Aussie Employment Still Mixed: Downtrend Remains Strong
Rowan Crosby • 1 min read
The AUD/USD has been in the headlines over the last 24 hours. Yesterday we saw weaker than expected wage growth. Currently it’s struggling to keep pace with inflation, which isn’t a glowing endorsement for the state of the economy.
Today we had a mixed bagged in the form of employment data. While there was a strong number of new jobs created in the previous month, 22.6K which was above expectation. The unemployment rate lifted slightly up to 5.6% from 5.5%.
This is contrary to what we are hearing from the RBA who are suggesting that the labour market is tightening. And perhaps that is just backing up the weak wage growth we saw yesterday.
The participation rate does seem to be strong though, so there is certainly a silver lining to all the data today.
Despite the negative news yesterday, the AUD/USD managed to be one of the top performers. Once again I would suggest that was more to do with the USD rallying than anything else.

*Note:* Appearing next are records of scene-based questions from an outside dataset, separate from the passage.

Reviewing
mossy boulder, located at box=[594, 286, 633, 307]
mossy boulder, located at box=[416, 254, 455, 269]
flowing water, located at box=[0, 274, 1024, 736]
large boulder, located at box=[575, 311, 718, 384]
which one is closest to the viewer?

There is a key level at 0.7565 which I think would be a good point to be selling if we get the chance. I feel that while we did have a strong session yesterday, it might be tough to back that up again today.
If the USD can break out then that will almost certainly spell more downside. Given the fact that we are not making huge inroads in the labour market and simply meeting expectations I don’t think that will support the AUD all that much.